Shinigami and Hollows were too risky to fight and Rainier couldn’t trust the latter, either; even if they could help him. Arrancar could help him get home, but he found none so far. Even if he did, Rainier remained convinced that his terrible luck guaranteed another Arrancar without Descorrer, like himself, would find his way to his town.
Which left the young human woman, presumably, laid curled up under heavy, off-white comforters. The home around her seemed decently cozy, something a human would enjoy, and far more inviting than the chilled nighttime air that pricked against Rainier’s skin—if he still paid enough attention to feel it.
Even in his current state, a battle raged behind his emerald green eyes. To devour her, or not. The memory of the taste of a regular human still gave pause to his teeth and tongue alike. His breathing labored while he considered the options again, again, and again yet.
An arc from his swung, golden spear cleaved the window and part of the exterior wall open. The sheer force blasted the debris inwards and threw the human woman from her bed in a mass of sheets and limbs. She thudded against the ground just as Rainier’s white and black Las Noches boots crunched against the glass and rock scattered across the hardwood floor and plush, bedside rug.
A single thrust followed, one that pierced flesh, bone, and quilt alike. Blood sprayed into the sheets and dyed the fabric a deep crimson in seconds, even as the woman flailed and screamed and howled at the invisible spear rammed through her gut. Slowly, Rainier lifted her from the ground and allowed the clothes to fall.
She slept naked, Rainier noticed—and only because it meant he didn’t have to strip her clothes off.

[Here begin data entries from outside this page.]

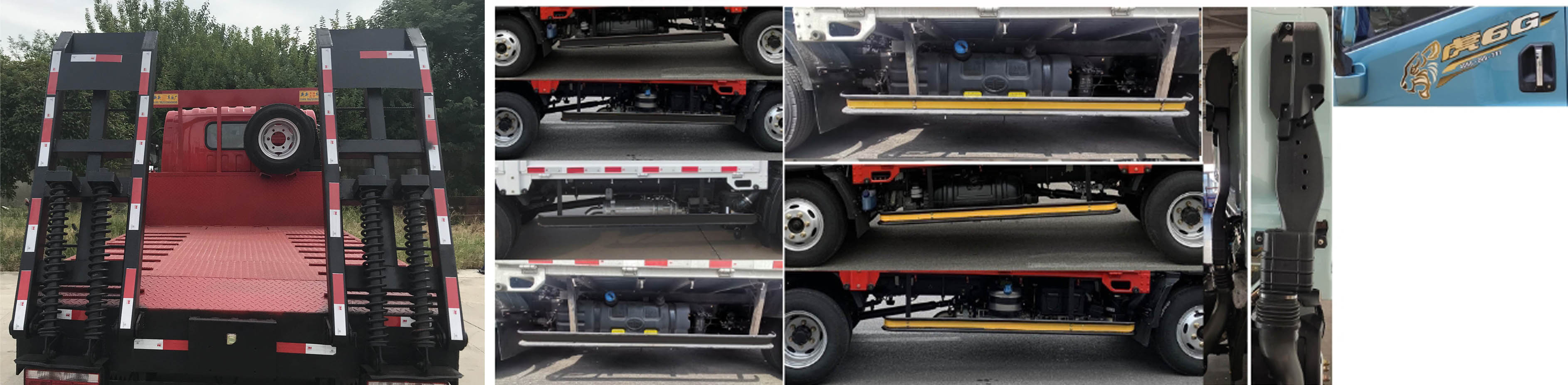 解放牌CA5040TPBP40K61L2E6A84平板運輸車公告圖片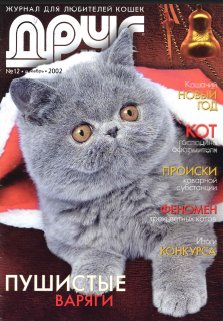 Сайт журнала друг. Журнал друг. Обложка журнала с котом. Журнал Котэлло. Журнал друг 1994.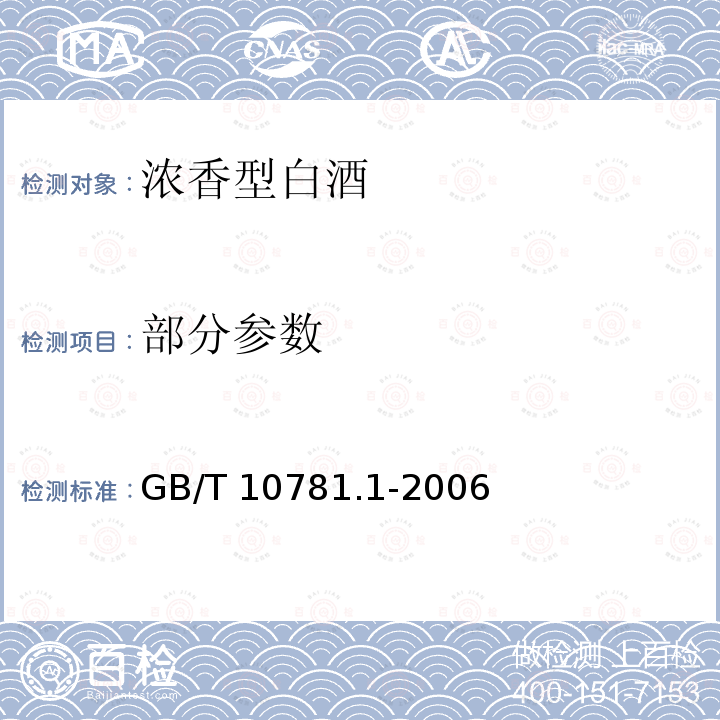 部分参数 GB/T 10781.1-2006 浓香型白酒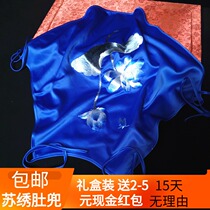 Su embroidery New embroidery embroidered red lotus flower belly pocket female Chinese clothing inside small ancient style bride red pocket chest back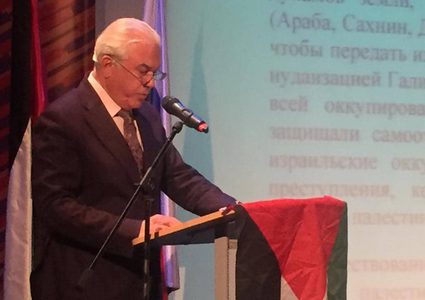 سفارة دولة فلسطين في روسيا تحيي يوم الأرض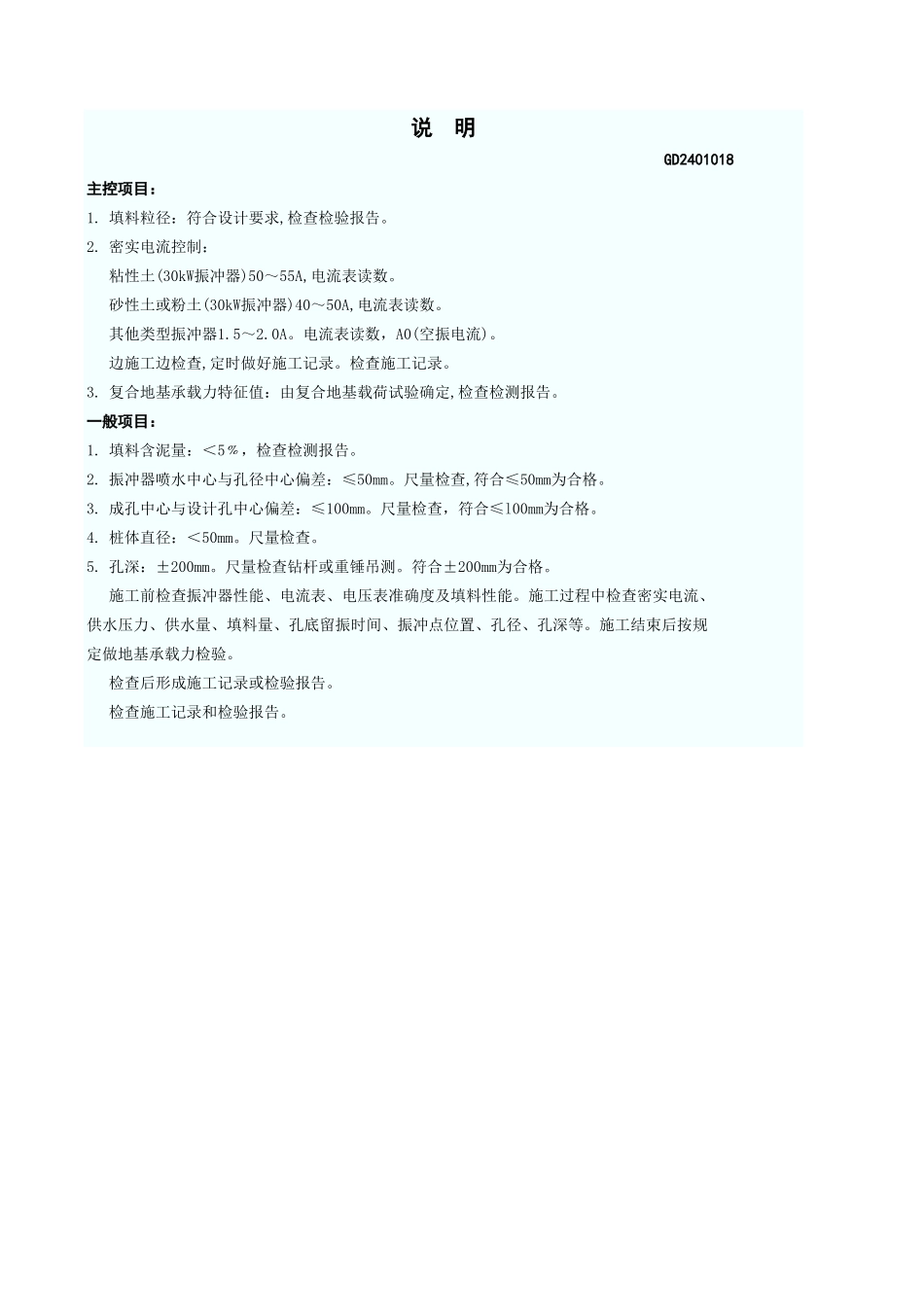 振冲地基工程检验批质量验收记录表 GD2401018.xls_第3页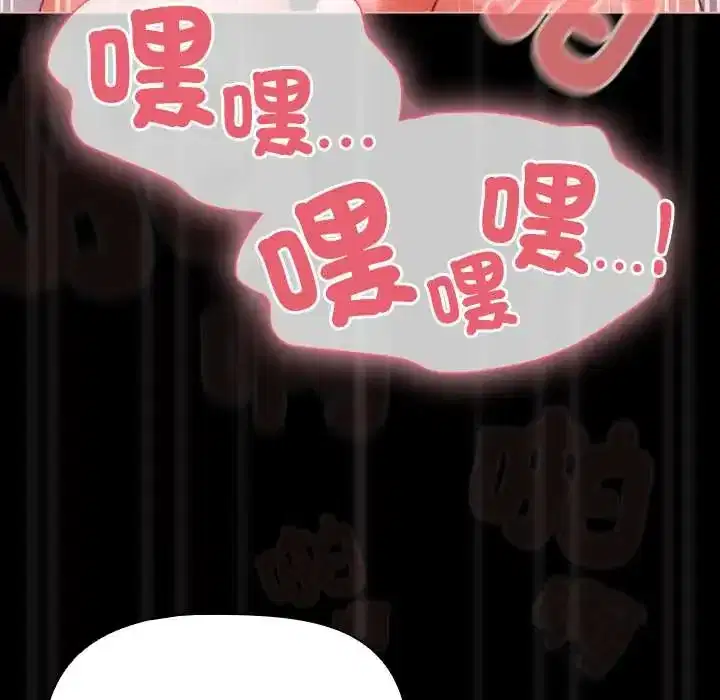 第88話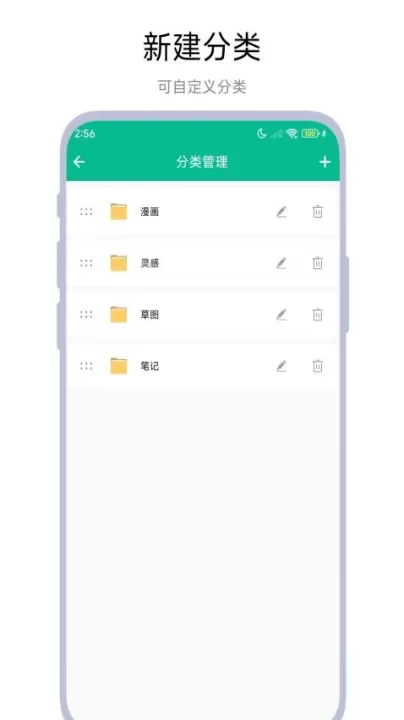 手绘画册下载_https://www.99ziyuan.net_学习办公_第4张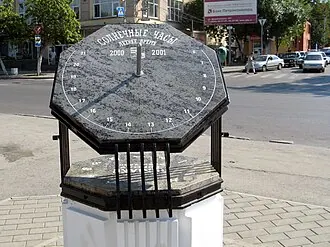 Солнечные часы (Таганрог)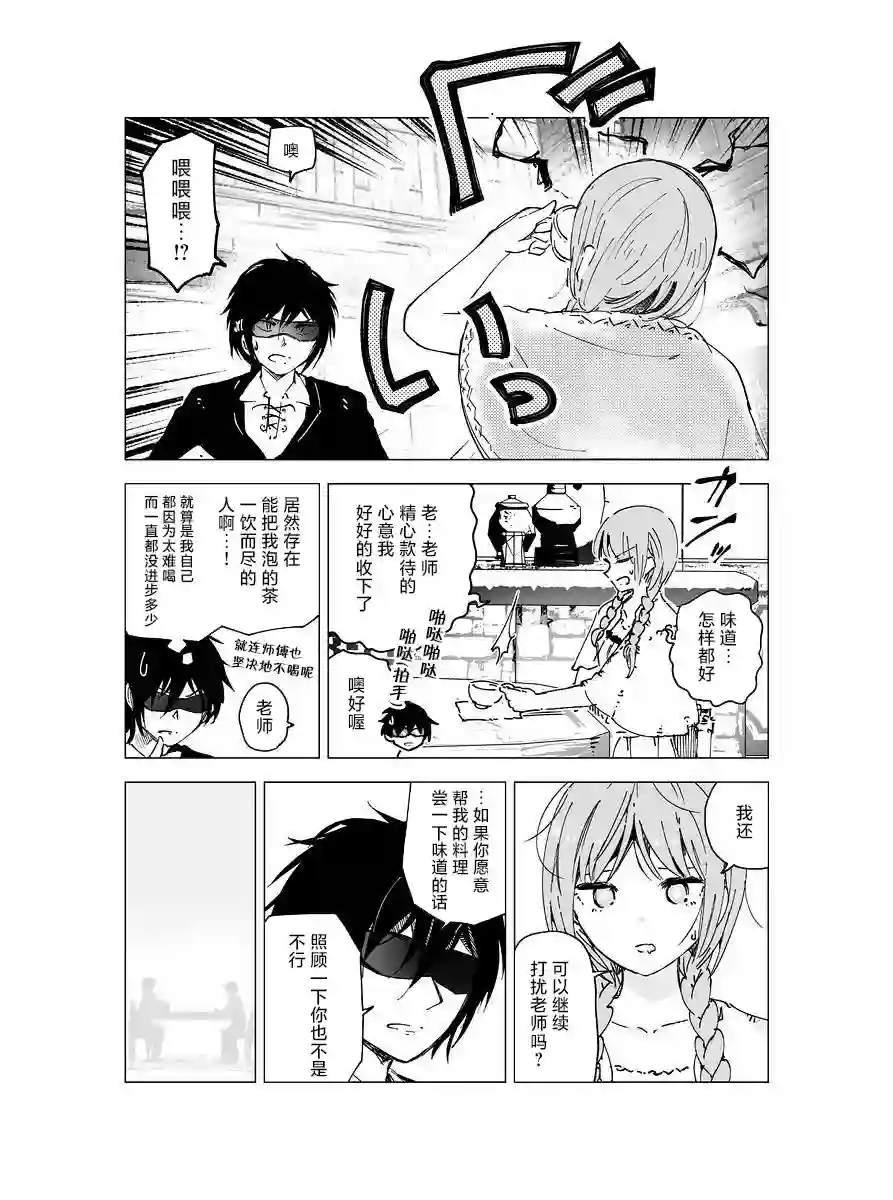 元素使的魔法工坊第04话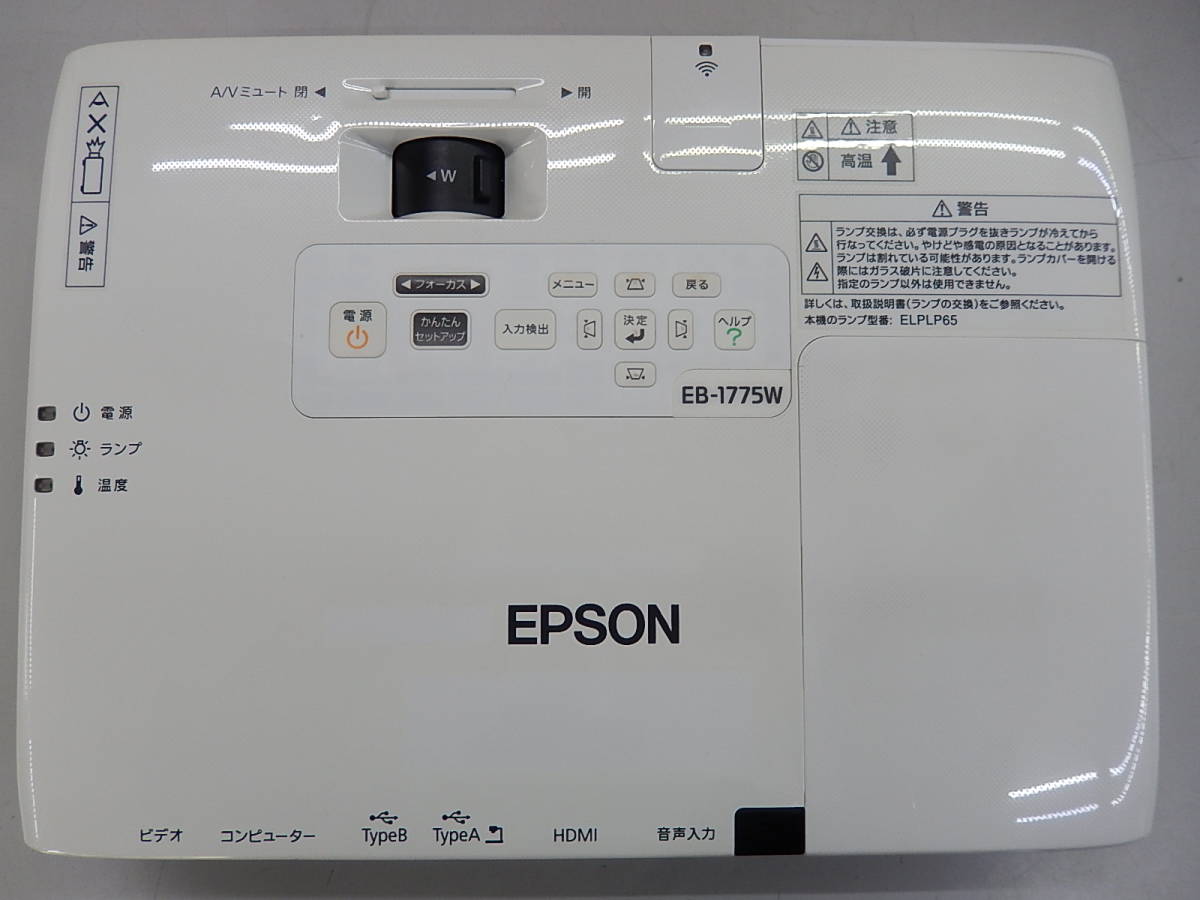 EPSON EB-1775W プロジェクタ (476H、 31H) 【リモコン・ケーブル
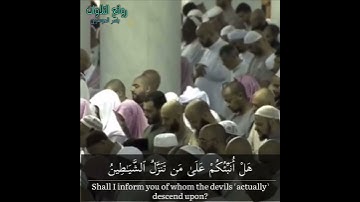 "وتوكل على العزيز الرحيم" يحبر الآيات بالصبا الباكي القديم د. ياسر الدوسري | سورة الشعراء
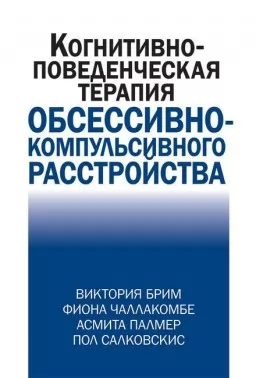 Когнитивно-поведческая терапия обсессивно-компульсивного расстройства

His jaw unhinged, almost serpentine, only to snap shut with enough strength to shake the foundations of the rumbling home. Each time he did, he took a chunk of a limb, or her torso, with it. Blood sprayed relentlessly now and coated both Rainier’s dark hair, face, and the lavender drywall that surrounded them. Spatter patterns appeared on the white closet doors and the remaining windows in the room, cracked by Rainier’s appearance.
In less than a minute, the human woman was gone, save for a few chunks of half-chewed flesh that remained clung, by blood, to Rainier’s lips. He licked those clean with an inhumanly long tongue and made for the blood-covered door. As he made his way from the main pool, footsteps appeared—seemingly out of thin air, to any mundane, human observers.
A single punch from Rainier’s free hand threw the door from its hinges and into another part of the building.
The taste, in the face of his hunger, hardly bothered him at all. So, he decided, he would clear the entire home of humans. That way, he would certainly find the non-mundane one among the collection—a single, ripe apple in the rotten dozen.